**GIVEN DATA**.
================

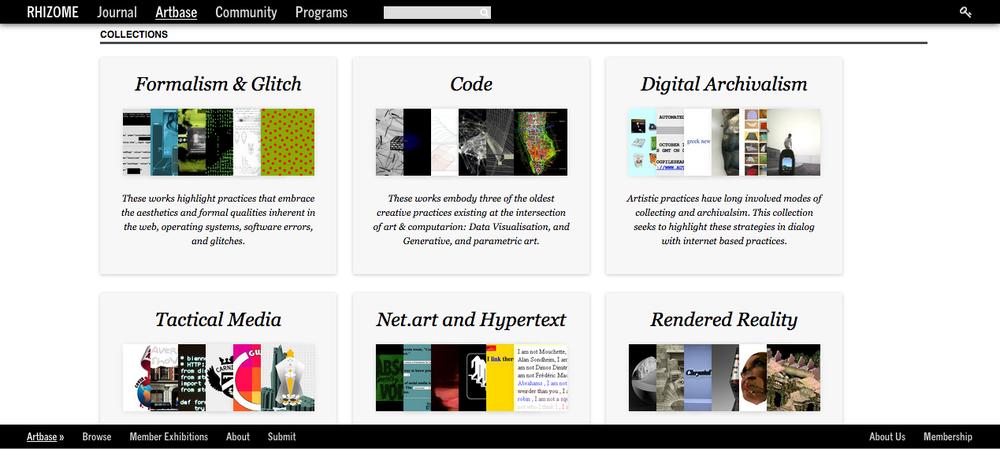 Screenshot of the ArtBase Collection Categories  Source: Rhizome | ArtBase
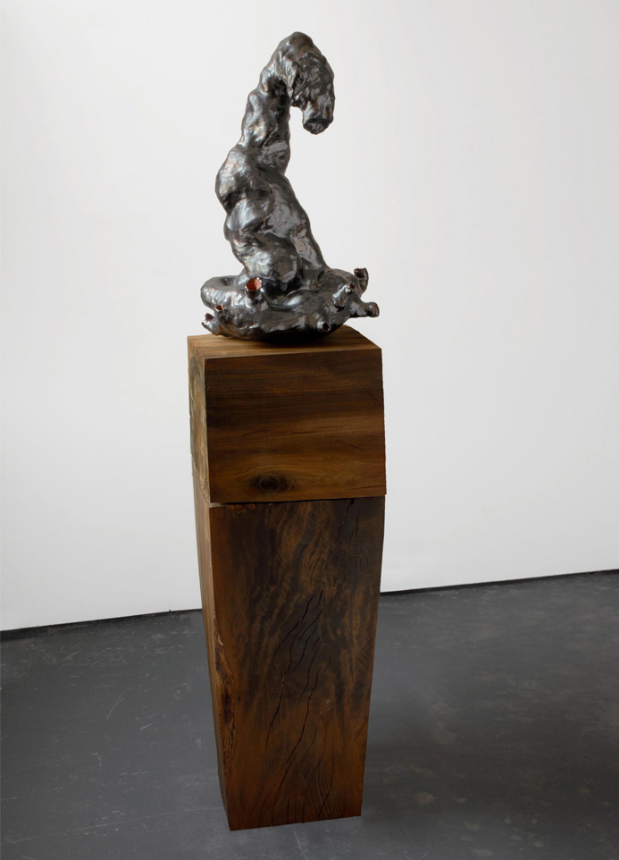 Loll, 2006-2007. glazed ceramic, hardwood. 64 x 14 x 14 in.
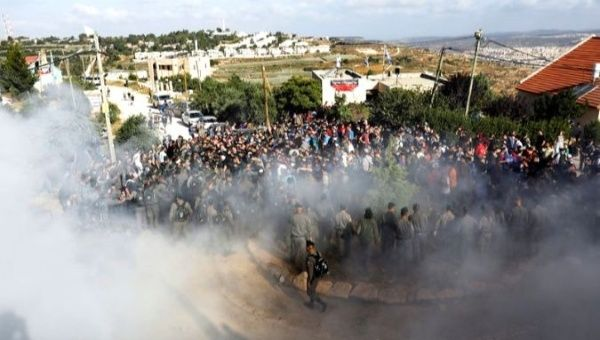 israeli_occupied_palestine_demolition_-_reuters_jpg_1718483346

================

The output must start at the line holding "Loll, 2006-2007. glazed", end at the last line of the listing above, and show each line exactly; please omit all pictures.

**EXERCISE RESULT**.
 Loll, 2006-2007. glazed ceramic, hardwood. 64 x 14 x 14 in.
 israeli_occupied_palestine_demolition_-_reuters_jpg_1718483346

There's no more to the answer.